Había una vez un padre que tenía
una hija muy hermosa, pero muy ambiciosa y terca. Se presentaron como
pretendientes tres mozos cual a cual más apuesto que le pidieron casarse con su
hija. Él contestó que los tres le parecían bien y tenían su consentimiento,
pero tenían que preguntar a la hija cual
de los tres prefería.
Así lo hicieron y la hija contestó que a los
tres. “Eso no puede ser”, dijo el padre, pero la hija siguió diciendo que a los
tres y no hubo manera de convencerla.
El pobre padre, muy disgustado, les propuso
que se fueran a buscar fortuna por el mundo “alante” para traerla una cosa que
fuera única en su especie y que aquel que
trajese la mejor y más rara sería el que se casase con su hija.

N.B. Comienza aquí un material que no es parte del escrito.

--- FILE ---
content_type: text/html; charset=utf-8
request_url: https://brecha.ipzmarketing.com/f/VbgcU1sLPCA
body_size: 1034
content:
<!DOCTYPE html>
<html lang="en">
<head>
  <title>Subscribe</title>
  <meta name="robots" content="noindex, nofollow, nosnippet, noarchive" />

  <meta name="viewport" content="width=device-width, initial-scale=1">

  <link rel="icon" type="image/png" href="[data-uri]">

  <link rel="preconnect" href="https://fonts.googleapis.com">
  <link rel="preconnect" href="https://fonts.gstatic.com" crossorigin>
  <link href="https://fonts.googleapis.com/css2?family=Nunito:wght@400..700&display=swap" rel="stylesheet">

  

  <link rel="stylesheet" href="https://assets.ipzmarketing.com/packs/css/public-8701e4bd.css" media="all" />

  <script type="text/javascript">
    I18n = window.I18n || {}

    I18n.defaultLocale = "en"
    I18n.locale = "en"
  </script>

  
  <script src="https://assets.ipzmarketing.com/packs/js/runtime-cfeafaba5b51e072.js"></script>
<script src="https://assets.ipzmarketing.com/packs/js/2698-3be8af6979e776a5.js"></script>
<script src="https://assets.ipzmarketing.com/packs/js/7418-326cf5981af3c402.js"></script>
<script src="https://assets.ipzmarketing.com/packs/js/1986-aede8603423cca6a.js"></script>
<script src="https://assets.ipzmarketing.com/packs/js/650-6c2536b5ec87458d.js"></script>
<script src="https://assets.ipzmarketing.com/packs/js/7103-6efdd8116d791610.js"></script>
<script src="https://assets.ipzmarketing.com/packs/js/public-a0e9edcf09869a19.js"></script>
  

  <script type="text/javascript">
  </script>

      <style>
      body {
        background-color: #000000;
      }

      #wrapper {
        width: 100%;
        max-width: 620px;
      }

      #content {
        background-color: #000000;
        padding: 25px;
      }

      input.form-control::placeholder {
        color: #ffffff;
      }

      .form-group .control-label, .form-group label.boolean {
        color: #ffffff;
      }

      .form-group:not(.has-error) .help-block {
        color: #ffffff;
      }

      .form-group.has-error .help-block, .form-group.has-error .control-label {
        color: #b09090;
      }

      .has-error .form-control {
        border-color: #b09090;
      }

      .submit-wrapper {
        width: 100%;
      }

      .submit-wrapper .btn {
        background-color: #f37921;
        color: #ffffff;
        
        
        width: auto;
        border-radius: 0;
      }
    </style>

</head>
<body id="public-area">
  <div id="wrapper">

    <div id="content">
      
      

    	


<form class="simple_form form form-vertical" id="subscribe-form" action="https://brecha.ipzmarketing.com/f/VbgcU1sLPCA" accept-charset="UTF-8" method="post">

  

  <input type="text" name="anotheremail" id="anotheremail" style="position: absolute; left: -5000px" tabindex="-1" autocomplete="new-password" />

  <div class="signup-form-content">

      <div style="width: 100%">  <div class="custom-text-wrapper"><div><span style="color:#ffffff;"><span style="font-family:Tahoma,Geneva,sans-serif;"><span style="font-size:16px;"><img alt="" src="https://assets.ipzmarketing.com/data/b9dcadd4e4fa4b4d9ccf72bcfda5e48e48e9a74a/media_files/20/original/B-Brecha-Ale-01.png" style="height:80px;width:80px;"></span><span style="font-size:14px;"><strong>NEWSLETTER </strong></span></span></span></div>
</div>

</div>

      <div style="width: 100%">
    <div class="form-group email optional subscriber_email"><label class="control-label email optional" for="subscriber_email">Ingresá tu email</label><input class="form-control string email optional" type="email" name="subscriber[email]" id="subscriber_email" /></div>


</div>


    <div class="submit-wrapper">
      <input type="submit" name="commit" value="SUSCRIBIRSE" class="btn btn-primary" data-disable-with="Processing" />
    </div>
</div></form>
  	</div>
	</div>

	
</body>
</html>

Pusiéronse en camino cada cual por su lado y
al cabo de mucho tiempo se volvieron a reunir en lejanas tierras, sin que
ninguno hubiese encontrado cosa hermosa en su especie.
Estando en estas tribulaciones, el primero que
había llegado se encontró con un viejito que le dijo si quería comprarle un
pequeño espejo. Le contestó que para qué quería un espejo tan feo. Entonces el
vendedor le dijo que aquel espejo tenía una gran virtud, que era el poder ver
en él las personas que el quisiera ver. Comprobado que era cierto, se lo compró
por lo que le pidió.
El que había llegado en segundo lugar, al
pasar por una calle, se encontró con el mismo viejito que le ofreció venderle
un bote de bálsamo.¿Para qué me ha de servir ese bálsamo? preguntó al
viejecito. Dios sabe, respondió, que este bálsamo tiene la gran virtud de hacer
resucitar a los muertos.
En aquel momento acertó a pasar por allí un
entierro; se fue a la caja, le echó una gota de bálsamo en la boca al difunto,
que se levantó tan bueno que cargó con su ataud y se fue para casa. Visto esto
por el segundo pretendiente compró el bálsamo milagroso por lo que el viejecito
le pidió.
Mientras el tercer pretendiente paseaba,
pensando en sus problemas, por la orilla del mar vio llegar, sobre las olas, un
arca muy grande que cuando llegó a la playa se abrió y salieron de ella muchos
pasajeros. El último en salir fue el viejecito que le ofreció si quería
comprarle aquella arca.
¿ Para qué la quiero yo respondió, si no me
sirve más que para hacer una hoguera?
No señor, respondió el vendedor, pues posee
una gran virtud, que es llevar a su dueño a donde le apetezca junto a sus
pasajeros. Puede cerciorarse de ello con los compañeros que he traído desde las
playas de España. Confirmado esto compró el arca por lo que le pidió. Al día
siguiente se reunieron los tres y cada cual contó lo satisfecho que estaba de
la compra realizada.
El primero presentó el espejo en
donde vieron a la novia que los tres pretendían. Pero ¡cual no sería su asombro
cuando la vieron muerta y tendida en un ataúd! Yo tengo, exclamó el que había
comprado el bálsamo, la solución, pero cuando lleguemos ya estará enterrada.
Pues yo tengo un arca dijo el tercero que en pocas horas nos pondrá en España.
Corrieron a ella y en un momento estuvieron en el pueblo del padre de su
prometida. Hallaron a este en el mayor desconsuelo, y le pidieron que les
llevara a verla.
Cuando estuvieron donde estaba el
cadáver, el que llevaba el bálsamo echó unas gotas en los labios de la difunta,
que se levantó tan buena y risueña y volviéndose a su padre le dijo:
¿ Lo ve usted padre, como necesitaba la
colaboración de los tres para ser feliz?